I went out of State to buy houses in the foreclosed market….i.e. “You are doing this for our boys”…we bought land in another country….I worked there for months at a time…”You are doing this for your boys”…3 months pass..on the phone I say “I miss the/my boys”…she says…”You are to sensitive”…etc., and etc, …and yes I have heard rumors that she has been seeing other men……I can’t prove anything because everything has been
planned and calculated….
So no….I won’t give up, and will fight later….in response to there is no winning….It’s not about winning, it is about my two young boys who are going to be men one day…..I will fight for the health of their being and soul, and believe me, I hit rock bottom financially, confidently and etc….
It is the spirit of truth that keeps me semi strong, though I feel weak….!!!
Best to all the Men that are healing wounds from vindictive assauts of unhealthy woman,…
and best to all the Woman that can encourage, stregthen, and have compassion and show a true feminine nature, because that is true strength…
My husband and I had a good laugh about the “poop diaries” section of this post. We have many many emails from his undiagnosed BPD ex about constipation and poop. Fascinating how that is a common issue. In our case, all the emails helped in a recent court case.
I was never married to my son’s borderline mother. In fact, I moved to another state before I knew he was mine. (He was most likely an entrapment pregnancy to keep me from leaving.) However, I was in his life and I’ve experienced many of the things you listed.
In the beginning she’d say he had croup. She’d wait until the night before I was to travel to get him—already took the day off work, already had an airline ticket—then she’d call and say he was too sick to travel. She’d then suggest that instead of driving with him to see my family, I spend the day with her and him. (She knew that spending time with her was out of the question otherwise.) I put a stop to that tactic very quickly. I simply said that I’d visit my family without him. It was amazing how quickly he’d get better. She tried this one several times before she figured out it didn’t work.
Then he was lactose intolerant. I had to get him soy milk. One time, he asked me why he had to drink special milk, he didn’t drink it at home. That was the ned of soy milk.

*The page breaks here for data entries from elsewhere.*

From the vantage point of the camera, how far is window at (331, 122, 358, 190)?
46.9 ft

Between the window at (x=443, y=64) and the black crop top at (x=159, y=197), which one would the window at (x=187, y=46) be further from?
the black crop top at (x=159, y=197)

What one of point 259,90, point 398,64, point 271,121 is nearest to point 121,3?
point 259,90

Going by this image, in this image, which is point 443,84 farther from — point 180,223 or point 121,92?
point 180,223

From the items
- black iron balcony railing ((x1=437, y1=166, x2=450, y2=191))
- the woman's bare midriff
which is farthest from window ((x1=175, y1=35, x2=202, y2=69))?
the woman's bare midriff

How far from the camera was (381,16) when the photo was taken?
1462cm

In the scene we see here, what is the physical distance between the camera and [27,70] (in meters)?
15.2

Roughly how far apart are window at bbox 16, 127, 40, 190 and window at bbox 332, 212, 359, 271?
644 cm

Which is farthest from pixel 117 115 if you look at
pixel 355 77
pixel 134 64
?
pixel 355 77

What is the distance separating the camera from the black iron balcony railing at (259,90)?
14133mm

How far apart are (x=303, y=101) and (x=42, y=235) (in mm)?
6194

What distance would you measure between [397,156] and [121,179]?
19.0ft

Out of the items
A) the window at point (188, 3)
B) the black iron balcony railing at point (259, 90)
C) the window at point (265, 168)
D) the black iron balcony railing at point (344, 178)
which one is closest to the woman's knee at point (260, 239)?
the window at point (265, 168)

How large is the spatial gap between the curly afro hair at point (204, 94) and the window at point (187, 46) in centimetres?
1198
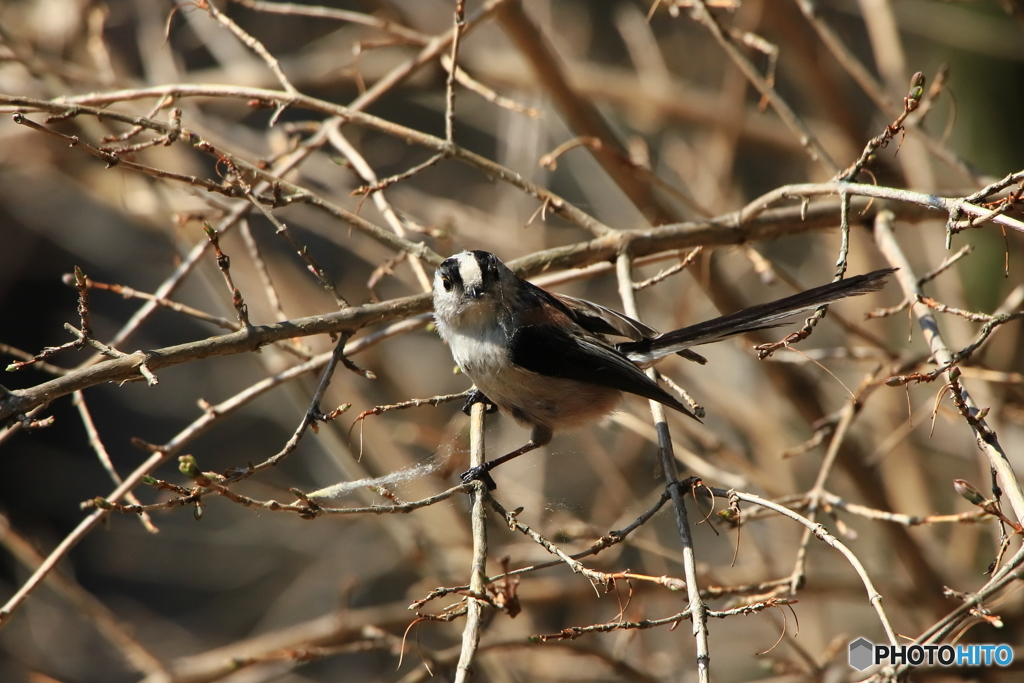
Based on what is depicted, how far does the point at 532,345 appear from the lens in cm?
270

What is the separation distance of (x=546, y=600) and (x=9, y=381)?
438cm

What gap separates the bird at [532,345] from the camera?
8.50 feet

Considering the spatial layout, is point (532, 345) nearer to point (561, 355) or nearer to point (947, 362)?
point (561, 355)

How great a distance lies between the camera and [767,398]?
16.9ft

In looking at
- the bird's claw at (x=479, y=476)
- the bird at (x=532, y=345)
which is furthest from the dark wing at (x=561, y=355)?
the bird's claw at (x=479, y=476)

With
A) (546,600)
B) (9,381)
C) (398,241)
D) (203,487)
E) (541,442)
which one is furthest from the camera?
(9,381)

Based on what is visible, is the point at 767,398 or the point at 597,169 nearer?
the point at 767,398

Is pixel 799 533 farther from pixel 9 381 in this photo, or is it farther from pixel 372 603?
pixel 9 381

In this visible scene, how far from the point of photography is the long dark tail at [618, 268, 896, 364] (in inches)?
86.5

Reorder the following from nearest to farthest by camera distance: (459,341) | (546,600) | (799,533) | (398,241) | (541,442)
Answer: (398,241) → (459,341) → (541,442) → (546,600) → (799,533)

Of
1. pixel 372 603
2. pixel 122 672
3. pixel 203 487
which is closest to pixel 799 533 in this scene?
pixel 372 603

Eventually, he was diagnosed with ADHD. I never saw any signs of it. Nonetheless, she got him diagnosed, put into therapy, and onto meds. If he wasn’t anxious and jumpy before, he was now. (In recent years, I’ve worked with a psychologist who specializes in working with the victims of borderlines. He feels pretty confident that my son doesn’t have ADHD, but rather, the effects of being raised by a borderline. He also suggested I share my concerns about the mother with my son’s shrink, which I did.)
And of course, I’d frequently get the “What did you feed him? He’s throwing up and has diarrhea” email after visits to my home. I’d also get the “He’s having trouble in school”, “He’s misbehaving at home”, or the “He’s being tormented over the clothes you bought him” emails. My wife and I would place small bets about how long it would take before we received “there’s a problem” email after each visit. I ended these by asking borderline mommy if perhaps there was something happening in her home. After all, these things never happened at our home. She stopped for awhile…that is, until she found another annoying tactic.
The sad part is, my son has lived his entire life thinking there’s something wrong with him. ADHD is part of his identity. As is, being the unloved (by his father) child. Outside of his mother’s emotional problems, he has little identity of his own. These things would be funny if they weren’t so detrimental to him and me.
Poop was a major topic in my divorce trial. She claimed to have crippling diarrhea that prevented her from working, even though she was working full time when I filed for divorce. I testified that I never witnessed this problem. Notably, during hours and hours of testimony and hearing over two years, she never once had to excuse herself to use the bathroom. She was terrible at faking illness, but the judge ruled her to be disabled anyway and 6 years later I am still paying all her living expenses as lifelong alimony.